Jefferson has told bond investors that returning to pre-COVID-19 profitability levels will be a “multi-year” effort and that it doesn’t expect to break even again until the year ending June 30, 2022. It’s not clear whether the addition of Einstein, which typically either loses money or barely gets into the black, will extend that timeline.
Meanwhile, Jefferson is expected to add to the $2.3 billion in long-term debt it had before adding the $460 million that Einstein owes.

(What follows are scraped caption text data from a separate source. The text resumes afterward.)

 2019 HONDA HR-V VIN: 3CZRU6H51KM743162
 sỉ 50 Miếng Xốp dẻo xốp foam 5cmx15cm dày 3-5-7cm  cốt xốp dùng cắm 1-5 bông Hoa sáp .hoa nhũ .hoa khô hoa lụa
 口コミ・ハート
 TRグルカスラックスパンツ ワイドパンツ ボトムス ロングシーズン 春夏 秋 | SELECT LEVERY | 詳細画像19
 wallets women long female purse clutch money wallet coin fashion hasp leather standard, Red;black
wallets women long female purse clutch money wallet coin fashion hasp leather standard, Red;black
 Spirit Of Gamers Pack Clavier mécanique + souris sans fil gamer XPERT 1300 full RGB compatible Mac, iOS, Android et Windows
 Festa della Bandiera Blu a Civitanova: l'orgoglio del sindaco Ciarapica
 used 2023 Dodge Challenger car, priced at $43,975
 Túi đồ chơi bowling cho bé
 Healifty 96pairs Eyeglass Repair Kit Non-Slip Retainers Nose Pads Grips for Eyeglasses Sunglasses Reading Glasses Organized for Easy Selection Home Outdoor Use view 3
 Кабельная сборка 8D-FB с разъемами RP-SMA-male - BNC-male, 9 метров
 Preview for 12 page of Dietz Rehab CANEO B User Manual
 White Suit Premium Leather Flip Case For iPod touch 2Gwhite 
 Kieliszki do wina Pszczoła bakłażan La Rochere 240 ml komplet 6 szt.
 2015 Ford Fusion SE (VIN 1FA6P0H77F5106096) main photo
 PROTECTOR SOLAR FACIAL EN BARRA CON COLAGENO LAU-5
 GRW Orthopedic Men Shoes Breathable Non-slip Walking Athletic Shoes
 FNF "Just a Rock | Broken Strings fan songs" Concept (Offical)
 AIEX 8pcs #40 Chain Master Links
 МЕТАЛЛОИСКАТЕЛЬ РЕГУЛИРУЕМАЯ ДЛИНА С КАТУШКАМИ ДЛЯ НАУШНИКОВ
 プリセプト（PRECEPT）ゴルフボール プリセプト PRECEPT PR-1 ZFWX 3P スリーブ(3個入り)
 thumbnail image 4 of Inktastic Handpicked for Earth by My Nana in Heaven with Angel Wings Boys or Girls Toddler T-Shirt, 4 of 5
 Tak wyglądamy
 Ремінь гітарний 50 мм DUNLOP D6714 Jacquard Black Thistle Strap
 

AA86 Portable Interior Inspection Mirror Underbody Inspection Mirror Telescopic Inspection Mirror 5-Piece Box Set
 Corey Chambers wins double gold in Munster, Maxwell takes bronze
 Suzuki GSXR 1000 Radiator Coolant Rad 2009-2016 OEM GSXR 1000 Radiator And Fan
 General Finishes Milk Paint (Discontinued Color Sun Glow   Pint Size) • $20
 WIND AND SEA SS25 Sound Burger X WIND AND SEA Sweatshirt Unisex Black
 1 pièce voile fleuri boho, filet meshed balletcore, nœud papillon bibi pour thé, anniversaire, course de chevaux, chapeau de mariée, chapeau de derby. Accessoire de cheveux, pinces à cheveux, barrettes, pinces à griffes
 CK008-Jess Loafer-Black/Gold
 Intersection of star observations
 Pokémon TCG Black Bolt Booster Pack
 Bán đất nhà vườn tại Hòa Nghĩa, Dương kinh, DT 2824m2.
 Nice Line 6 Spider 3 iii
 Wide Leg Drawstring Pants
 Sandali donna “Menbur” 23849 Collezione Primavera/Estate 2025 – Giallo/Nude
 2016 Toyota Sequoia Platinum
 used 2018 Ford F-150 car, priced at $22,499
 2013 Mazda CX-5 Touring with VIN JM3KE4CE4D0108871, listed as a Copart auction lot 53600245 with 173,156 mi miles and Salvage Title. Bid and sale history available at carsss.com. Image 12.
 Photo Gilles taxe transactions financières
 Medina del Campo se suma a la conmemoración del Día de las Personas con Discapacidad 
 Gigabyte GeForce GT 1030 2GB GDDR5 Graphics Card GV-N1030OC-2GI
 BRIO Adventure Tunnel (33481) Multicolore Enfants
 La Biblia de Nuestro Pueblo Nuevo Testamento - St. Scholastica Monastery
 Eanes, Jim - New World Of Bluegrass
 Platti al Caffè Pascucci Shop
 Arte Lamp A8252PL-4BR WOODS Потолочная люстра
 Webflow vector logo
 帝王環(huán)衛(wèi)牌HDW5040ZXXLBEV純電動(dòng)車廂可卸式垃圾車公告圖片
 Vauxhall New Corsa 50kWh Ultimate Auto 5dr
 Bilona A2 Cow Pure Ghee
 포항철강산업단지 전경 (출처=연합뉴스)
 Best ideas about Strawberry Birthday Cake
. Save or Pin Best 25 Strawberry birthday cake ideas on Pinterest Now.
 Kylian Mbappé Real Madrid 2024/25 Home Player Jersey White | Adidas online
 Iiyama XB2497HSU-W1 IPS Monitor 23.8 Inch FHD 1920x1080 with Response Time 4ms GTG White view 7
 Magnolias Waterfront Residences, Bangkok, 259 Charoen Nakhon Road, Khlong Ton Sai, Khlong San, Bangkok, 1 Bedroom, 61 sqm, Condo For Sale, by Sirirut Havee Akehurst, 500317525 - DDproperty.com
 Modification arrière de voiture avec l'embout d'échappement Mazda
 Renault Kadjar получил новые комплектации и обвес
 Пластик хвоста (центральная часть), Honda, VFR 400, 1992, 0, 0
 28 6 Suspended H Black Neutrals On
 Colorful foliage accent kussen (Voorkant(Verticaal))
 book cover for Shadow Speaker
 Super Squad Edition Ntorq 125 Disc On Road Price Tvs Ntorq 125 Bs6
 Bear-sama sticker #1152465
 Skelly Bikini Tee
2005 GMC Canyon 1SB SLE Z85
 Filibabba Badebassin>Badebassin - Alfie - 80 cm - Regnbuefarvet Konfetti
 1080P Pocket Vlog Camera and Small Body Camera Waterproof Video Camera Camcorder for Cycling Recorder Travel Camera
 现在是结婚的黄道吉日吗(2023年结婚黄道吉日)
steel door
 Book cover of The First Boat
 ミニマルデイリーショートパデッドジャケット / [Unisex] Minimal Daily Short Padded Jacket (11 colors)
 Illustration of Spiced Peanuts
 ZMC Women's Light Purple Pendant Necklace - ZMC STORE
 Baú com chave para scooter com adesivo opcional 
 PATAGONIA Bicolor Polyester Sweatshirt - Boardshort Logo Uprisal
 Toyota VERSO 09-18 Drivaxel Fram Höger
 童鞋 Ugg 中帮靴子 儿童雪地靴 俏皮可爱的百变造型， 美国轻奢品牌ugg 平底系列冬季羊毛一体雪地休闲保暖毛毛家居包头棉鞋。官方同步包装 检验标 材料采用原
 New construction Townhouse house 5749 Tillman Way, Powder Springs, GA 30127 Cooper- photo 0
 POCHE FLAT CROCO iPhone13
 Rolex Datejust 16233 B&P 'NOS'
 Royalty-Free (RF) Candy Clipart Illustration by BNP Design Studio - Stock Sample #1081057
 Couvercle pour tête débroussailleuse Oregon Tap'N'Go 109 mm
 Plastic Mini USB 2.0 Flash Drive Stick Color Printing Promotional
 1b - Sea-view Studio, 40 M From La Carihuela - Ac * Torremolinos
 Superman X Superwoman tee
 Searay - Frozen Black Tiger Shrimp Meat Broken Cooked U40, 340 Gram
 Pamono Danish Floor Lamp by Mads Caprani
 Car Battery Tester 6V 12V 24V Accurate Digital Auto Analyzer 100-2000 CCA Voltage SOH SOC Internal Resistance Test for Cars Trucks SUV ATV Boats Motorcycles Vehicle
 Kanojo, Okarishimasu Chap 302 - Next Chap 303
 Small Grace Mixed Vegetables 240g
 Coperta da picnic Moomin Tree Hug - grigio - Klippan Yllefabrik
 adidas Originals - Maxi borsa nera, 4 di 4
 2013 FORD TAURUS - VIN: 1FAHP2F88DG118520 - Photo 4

Standard & Poor’s said in December that Jefferson was planning to borrow $159 million next year and $511 million in 2023 for the outpatient tower under construction at 11th and Chestnut Streets in Center City.
The ratings agency said Jefferson can maintain its “A” credit rating even with the additional debt, “but only with steady improvement in earnings and cash flow in line with projections.”
Another factor for S&P’s somewhat cautious outlook on Jefferson is the plan to acquire Temple University Health System’s half of Health Partners Plans Inc., a nonprofit Medicaid insurer.
Jefferson already owns 25%. Einstein owns another quarter of the Philadelphia company. Health Partners manages benefits for 253,000 and would catapult Jefferson into the insurance business and put Jefferson into competition with the region’s dominant insurer, Independence Blue Cross.
That deal is still pending and it’s not clear how Jefferson would pay for it. Einstein’s former chief executive Barry Freedman said last fall during the antitrust trial that Health Partners was most recently valued in a potential sale at between $400 million and $450 million.